辻村さんの作品は考えさせられることが多い、本の厚みと内容の重量に耐えて読みきると、平凡な生活の中でも考えることがあることに気が付く。辻村作品はリンクしていて、先に読んだ「凍りのくじら」は別コースとか。

可愛がっていたウサギが無惨に殺された。
クラスで交代に餌をやり世話をしていたが、僕が風邪を引いて休んだ日、当番を変わってくれたふみちゃんが手足を切られて死んでいるウサギを最初に発見した。
校門で中の様子を見ていた犯人ともすれ違っていた。犯人は罪の意識などなく、うさぎを殺してもただ一時の気晴らしだと言う20歳の引きこもりの男だった。

うさぎは殺しても器物損壊で軽い刑だという。可愛がっていたウサギの姿を見てふみちゃんは心をなくしてしまい、自分の中に閉じこもってしまった。

僕が休んだからだ。自責の気持ちが深く深くなって、僕は憂鬱の中に落ち込もうとしていた。
心配したお母さんは秋先生に相談する。

ぼくの言葉は不思議な力を持っていた。秋先生とは親戚だったが、時々血筋の中にそういう人が生まれてくるのだという。

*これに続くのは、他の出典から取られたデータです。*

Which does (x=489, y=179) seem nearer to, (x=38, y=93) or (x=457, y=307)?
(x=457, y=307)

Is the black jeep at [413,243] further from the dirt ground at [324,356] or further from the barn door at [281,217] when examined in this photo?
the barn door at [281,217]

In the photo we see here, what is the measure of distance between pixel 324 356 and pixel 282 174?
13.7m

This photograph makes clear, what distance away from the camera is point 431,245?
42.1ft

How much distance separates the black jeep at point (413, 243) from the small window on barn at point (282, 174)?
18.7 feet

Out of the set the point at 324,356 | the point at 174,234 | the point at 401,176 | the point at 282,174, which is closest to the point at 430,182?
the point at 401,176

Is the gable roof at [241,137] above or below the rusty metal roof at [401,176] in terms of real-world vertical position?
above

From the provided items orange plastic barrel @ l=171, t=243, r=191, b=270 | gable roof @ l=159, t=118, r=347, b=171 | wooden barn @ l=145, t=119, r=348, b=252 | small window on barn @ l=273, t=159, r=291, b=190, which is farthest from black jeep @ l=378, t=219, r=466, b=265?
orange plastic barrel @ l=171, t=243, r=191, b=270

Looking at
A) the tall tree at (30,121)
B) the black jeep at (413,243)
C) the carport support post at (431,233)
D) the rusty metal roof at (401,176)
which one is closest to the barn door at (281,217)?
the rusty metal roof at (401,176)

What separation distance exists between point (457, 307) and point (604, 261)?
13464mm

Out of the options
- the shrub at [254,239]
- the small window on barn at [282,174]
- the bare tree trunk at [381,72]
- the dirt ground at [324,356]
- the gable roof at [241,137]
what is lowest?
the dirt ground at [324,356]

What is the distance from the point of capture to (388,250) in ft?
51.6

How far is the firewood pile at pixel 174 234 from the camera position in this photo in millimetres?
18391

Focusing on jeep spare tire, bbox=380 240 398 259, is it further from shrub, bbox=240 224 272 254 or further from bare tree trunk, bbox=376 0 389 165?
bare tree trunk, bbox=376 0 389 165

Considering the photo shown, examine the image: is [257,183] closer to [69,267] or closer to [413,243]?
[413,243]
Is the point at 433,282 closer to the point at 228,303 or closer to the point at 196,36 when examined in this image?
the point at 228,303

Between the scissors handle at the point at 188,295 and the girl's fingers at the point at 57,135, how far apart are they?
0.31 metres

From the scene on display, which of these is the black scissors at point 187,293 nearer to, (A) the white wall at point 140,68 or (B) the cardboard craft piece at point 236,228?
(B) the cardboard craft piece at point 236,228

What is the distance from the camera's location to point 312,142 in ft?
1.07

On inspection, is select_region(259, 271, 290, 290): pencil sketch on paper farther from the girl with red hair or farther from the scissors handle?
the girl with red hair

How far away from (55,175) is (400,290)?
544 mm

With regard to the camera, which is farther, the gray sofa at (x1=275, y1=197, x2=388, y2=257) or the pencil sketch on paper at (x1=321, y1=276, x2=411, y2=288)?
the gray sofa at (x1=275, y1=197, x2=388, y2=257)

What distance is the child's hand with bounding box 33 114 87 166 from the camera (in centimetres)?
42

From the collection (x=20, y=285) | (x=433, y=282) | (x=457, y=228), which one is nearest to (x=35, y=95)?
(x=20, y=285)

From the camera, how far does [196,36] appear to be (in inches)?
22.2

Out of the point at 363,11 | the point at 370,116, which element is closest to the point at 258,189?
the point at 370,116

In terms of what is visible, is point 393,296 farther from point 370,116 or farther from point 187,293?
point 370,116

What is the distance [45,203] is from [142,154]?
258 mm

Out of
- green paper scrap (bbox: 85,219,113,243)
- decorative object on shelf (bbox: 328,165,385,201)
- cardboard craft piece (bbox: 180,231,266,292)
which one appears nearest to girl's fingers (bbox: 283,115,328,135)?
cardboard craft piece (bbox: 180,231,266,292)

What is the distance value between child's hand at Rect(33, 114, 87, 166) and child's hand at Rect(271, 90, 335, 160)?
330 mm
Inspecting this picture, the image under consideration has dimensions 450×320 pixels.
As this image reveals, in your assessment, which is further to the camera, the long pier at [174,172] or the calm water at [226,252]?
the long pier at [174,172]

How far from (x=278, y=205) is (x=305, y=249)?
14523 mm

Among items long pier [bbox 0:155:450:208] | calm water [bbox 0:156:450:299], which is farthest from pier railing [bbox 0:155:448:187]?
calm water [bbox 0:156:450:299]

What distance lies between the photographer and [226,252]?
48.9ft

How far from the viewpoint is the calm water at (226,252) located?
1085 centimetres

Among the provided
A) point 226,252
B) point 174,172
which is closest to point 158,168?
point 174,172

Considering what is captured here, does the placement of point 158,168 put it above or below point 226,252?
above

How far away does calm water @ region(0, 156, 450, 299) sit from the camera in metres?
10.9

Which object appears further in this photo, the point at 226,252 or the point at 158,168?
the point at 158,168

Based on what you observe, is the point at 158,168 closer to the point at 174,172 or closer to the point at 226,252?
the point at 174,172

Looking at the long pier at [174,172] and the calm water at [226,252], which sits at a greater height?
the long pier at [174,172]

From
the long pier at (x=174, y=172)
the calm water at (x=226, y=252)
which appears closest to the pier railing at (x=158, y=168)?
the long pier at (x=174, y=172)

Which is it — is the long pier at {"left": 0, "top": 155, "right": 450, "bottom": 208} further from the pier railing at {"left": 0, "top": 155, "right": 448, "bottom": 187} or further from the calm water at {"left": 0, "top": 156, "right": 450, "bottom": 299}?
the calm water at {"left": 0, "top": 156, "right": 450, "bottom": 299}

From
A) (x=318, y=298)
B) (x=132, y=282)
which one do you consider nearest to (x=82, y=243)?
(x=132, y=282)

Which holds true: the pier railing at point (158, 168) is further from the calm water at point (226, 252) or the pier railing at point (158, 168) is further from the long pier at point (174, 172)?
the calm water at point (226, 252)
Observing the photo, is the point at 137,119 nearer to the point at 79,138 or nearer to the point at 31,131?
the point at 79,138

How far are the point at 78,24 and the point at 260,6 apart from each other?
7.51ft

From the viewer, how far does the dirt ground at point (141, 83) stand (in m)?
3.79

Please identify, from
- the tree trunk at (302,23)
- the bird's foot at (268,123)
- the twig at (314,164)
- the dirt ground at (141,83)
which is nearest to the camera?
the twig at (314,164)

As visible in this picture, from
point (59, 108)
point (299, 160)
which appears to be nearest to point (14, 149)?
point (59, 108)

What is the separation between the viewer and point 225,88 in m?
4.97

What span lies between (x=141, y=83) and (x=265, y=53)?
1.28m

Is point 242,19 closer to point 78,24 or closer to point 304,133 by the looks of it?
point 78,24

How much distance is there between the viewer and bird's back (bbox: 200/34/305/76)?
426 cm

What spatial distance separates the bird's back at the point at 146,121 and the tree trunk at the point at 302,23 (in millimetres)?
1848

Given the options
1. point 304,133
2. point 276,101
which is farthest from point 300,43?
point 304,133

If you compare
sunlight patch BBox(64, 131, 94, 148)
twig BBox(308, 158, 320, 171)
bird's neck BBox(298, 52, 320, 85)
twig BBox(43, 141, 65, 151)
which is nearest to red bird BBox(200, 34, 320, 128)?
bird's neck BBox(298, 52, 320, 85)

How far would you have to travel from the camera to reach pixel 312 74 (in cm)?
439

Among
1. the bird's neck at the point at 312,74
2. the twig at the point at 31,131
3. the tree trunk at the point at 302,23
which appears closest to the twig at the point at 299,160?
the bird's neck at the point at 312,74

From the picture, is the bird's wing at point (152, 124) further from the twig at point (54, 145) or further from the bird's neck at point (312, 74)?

一人に一声だけ「若し~しなければ~の結果になるぞ」まず原因になる言葉を掛け、次にその結果を知らせる。その言葉の力は相手の気持ちとは関係なく効果を発揮する。

ぼくは、ふみちゃんを救いたかった。ぼくも救われたかった。それには、犯人に罪を自覚させて償わせなくてはならない。言葉の力を犯人にぶつけたかった。
しぶる先生方に力を使って動かし、7日後に犯人に会うことになる。
それまで、相談相手の秋先生に指導を受けに行く。

先生と力に付いて話し合う。原因と結果、因果関係について秋先生から話を聴く。力を使うことについて、犯人を懲らしめてふみちゃんを治すことについて、僕と先生は考える。

言葉の力は、正しいと信じられるのか、犯人に使って反省させられるのか、気休めではないのか、憎しみをぶつけて復讐しようとしているのか。それは正しい使い方なのか。秋先生も結論は出さない。
僕は考えた。そしていよいよ犯人と対面するに日になった。僕は秋先生とともに部屋に入った。そこには平然と座っている若い男が居た。


僕の出した結論に感動する。量り方がむつかしい彼のメジャースプーンがいい。可愛がっていたウサギを殺されたふみちゃんの悲しみをみながら、小学4年生に重たすぎる苦悩の一週間、読む時間を遅らせたいような結論を知りたいようなじりじりした思いが続いた。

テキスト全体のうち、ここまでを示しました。